The Strait of Hormuz (shown in the oval on the map), which is located between Oman and Iran, connects the Persian Gulf with the Gulf of Oman and the Arabian Sea. Hormuz is the world's most important oil chokepoint due to its daily oil flow of almost 17 million barrels per day (bbl/d) in 2011, up from between 15.5-16.0 million bbl/d in 2009-2010. Flows through the Strait in 2011 were roughly 35% of all seaborne traded oil, or almost 20% of oil traded worldwide.


On average, 14 crude oil tankers per day passed through the Strait in 2011, with a corresponding amount of empty tankers entering to pick up new cargos. More than 85% of these crude oil exports went to Asian markets, with Japan, India, South Korea, and China representing the largest destinations.

At its narrowest point, the Strait is 21 miles wide, but the width of the shipping lane in either direction is only two miles, separated by a two-mile buffer zone. The Strait is deep and wide enough to handle the world's largest crude oil tankers, with about two-thirds of oil shipments carried by tankers in excess of 150,000 deadweight tons.

Several alternatives are potentially available to move oil from the Persian Gulf region without transiting Hormuz, but they are limited in capacity, in many cases are not currently operating or operable, and generally engender higher transport costs and logistical challenges.

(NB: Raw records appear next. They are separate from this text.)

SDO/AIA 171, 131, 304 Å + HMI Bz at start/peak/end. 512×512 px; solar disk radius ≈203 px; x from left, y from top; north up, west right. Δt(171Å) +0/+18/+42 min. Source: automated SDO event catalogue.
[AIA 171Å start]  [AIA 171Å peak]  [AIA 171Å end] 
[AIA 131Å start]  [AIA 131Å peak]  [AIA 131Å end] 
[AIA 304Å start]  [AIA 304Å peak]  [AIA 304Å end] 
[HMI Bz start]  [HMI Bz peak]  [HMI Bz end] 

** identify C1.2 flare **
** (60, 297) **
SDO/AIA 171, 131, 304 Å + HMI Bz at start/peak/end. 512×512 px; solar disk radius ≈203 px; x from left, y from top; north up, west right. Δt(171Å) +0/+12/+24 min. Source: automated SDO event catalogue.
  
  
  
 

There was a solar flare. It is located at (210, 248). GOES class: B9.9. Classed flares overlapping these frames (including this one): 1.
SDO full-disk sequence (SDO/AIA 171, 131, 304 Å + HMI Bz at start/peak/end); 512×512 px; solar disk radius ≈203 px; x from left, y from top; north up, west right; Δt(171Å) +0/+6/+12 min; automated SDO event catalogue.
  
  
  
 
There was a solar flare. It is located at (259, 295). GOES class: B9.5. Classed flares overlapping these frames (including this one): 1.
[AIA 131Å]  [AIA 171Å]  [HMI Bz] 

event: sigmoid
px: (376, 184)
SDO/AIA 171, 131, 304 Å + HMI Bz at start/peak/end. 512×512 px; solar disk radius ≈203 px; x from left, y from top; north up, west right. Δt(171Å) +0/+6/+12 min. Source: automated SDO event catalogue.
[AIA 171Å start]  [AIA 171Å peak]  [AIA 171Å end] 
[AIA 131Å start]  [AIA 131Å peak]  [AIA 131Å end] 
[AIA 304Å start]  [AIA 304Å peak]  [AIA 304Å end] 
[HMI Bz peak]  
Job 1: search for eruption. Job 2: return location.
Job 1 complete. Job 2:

  • Alternate routes include the 745-mile Petroline, also known as the East-West Pipeline, across Saudi Arabia from Abqaiq to the Red Sea. The East-West Pipeline has a nameplate capacity of about 5 million bbl/d, with current movements estimated at about 2 million bbl/d.
  • The Abqaiq-Yanbu natural gas liquids pipeline, which runs parallel to the Petroline to the Red Sea, has a 290,000-bbl/d capacity.
  • Additional oil could also be pumped north via the Iraq-Turkey pipeline to the port of Ceyhan on the Mediterranean Sea, but volumes have been limited by the closure of the Strategic Pipeline linking north and south Iraq.
  • The United Arab Emirates is also completing the 1.5 million bbl/d Abu Dhabi Crude Oil Pipeline that will cross the emirate of Abu Dhabi and end at the port of Fujairah just south of the Strait.
  • Other alternate routes could include the deactivated 1.65-million bbl/d Iraqi Pipeline across Saudi Arabia (IPSA) and the deactivated 0.5 million-bbl/d Tapline to Lebanon.